» PROBLEM DESCRIPTION:
Reproduce the stretch of material from the line containing "In terms of" through the end of the material, changing nothing.
Start WORKING DATA
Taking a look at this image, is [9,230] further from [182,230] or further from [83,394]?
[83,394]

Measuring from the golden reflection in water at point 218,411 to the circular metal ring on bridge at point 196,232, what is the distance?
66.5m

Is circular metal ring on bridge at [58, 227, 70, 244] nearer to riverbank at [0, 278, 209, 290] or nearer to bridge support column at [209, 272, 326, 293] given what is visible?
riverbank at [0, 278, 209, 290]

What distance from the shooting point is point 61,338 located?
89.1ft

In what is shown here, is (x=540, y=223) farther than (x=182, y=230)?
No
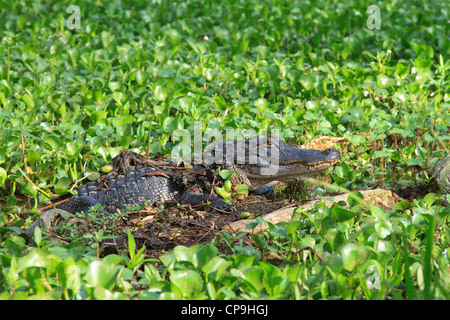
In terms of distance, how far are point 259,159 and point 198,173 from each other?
49cm

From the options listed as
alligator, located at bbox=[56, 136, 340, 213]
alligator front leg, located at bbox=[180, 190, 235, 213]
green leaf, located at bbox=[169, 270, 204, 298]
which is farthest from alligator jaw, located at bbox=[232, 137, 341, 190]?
green leaf, located at bbox=[169, 270, 204, 298]

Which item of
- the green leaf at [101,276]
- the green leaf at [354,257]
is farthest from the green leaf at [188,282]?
the green leaf at [354,257]

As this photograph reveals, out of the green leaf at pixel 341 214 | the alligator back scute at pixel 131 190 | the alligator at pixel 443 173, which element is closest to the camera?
the green leaf at pixel 341 214

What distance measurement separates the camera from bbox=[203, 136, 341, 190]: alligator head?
157 inches

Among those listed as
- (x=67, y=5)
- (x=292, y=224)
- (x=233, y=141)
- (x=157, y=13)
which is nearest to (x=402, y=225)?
(x=292, y=224)

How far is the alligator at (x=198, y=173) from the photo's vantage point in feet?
12.8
End WORKING DATA
» SOLUTION TO THIS PROBLEM:
In terms of distance, how far are point 259,159 and point 198,173 from each other?
49cm

From the options listed as
alligator, located at bbox=[56, 136, 340, 213]
alligator front leg, located at bbox=[180, 190, 235, 213]
green leaf, located at bbox=[169, 270, 204, 298]
which is farthest from alligator jaw, located at bbox=[232, 137, 341, 190]?
green leaf, located at bbox=[169, 270, 204, 298]

Which item of
- the green leaf at [101,276]
- the green leaf at [354,257]
is farthest from the green leaf at [188,282]?
the green leaf at [354,257]

As this photograph reveals, out of the green leaf at pixel 341 214 | the alligator back scute at pixel 131 190 | the alligator at pixel 443 173, which element is closest to the camera?
the green leaf at pixel 341 214

What distance measurement separates the camera from bbox=[203, 136, 341, 190]: alligator head?
157 inches

Among those listed as
- (x=67, y=5)
- (x=292, y=224)
- (x=233, y=141)
- (x=157, y=13)
which is nearest to (x=402, y=225)?
(x=292, y=224)

How far is the alligator at (x=198, y=173) from the photo's vantage point in feet?
12.8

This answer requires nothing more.